Il Pd di Bersani, fiutando che stavolta arriva primo e sapendo che può allearsi con Vendola, Casini o tutti e due vuole un bel premio grosso per la coalizione vincente. Tanto grosso da permettergli di scaricare Di Pietro dall’alleanza ma non tanto grosso da essere costretto all’alleanza con Vendola e Di Pietro e solo loro due. Il Pd non vuole le preferenze che, dice giustamente Bersani, “riportano a Teangentopoli”. Ma non vuole neanche il premio di maggioranza ai partiti che, sempre Bersani: “Porterebbe l’Italia in Grecia”. Esagerato, porterebbe solo il Pd ad essere obbligato a dire cosa è davvero. Ma dire questo il Pd non può, si squaglierebbe. Pd vince solo se alleato e quindi “obbligato” ad ambiguità politica, prima fra tutte quella di fronte al suo elettorato.

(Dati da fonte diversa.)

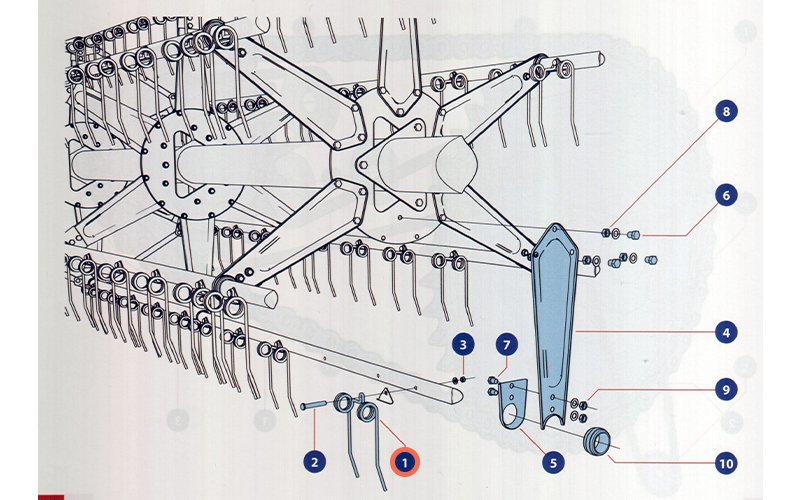 8
6
4
3
7
9
2
1
5
10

Di Pietro, Vendola e Maroni vogliono una legge elettorale che faccia di ciascuno di loro minoranza sì, ma “di blocco”. L’Udc di Casini vuole le preferenze. Un po’ tutti ma tutti senza dirlo vogliono conservare a se stessi, ai partiti, la possibilità di “nominare” una quota di parlamentari sicuri prima ancora che siano eletti. E poi c’è la storia dei collegi: a seconda di come li disegni secondo consolidata e probabile geografia elettorale pieghi di qua o di là l’esito elettorale. E poi la soglia di sbarramento stto la quale non vai in Parlamento se  non per “diritto di tribuna”, insomma ci via con un pugnetto di parlamentari. La “soglia” che Di Pietro e Vendola vogliono bassissima, Maroni, guarda un po’, la vuole territoriale. Se all’Italia serve oggi una legge elettorale che aiuti l’elettore a scegliere e i partiti a formare un governo credibile nel 2013 serve una legge in cui ogni partito possa essere misurato con chiarezza per quello che è: quindi una dose di proporzionale. Poi la legge deve consentire al partito vincente di formare un governo senza dipendere per ogni passo e respiro dagli alleati, quindi un premio di maggioranza al partito. Poi la legge deve far competere i candidati sul territorio senza che diventi un mercato: quindi collegi e non preferenze. Il tutti si mescola meglio che in ogni altra miscela in un doppio turno: al primo i partiti e i candidati vanno da soli, al secondo vanno i primi tre o quattro o comunque quelli sopra una quota di consensi ottenuti. Dopo il secondo turno si sa con chiarezza chi ha vinto ed è lo stesso meccanismo elettorale che lo premia in seggi e non lo obbliga ad alleanze forzate. E’ quella legge che oggi ci servirebbe, ottima ragione per la quale non sarà la legge che verrà fatta.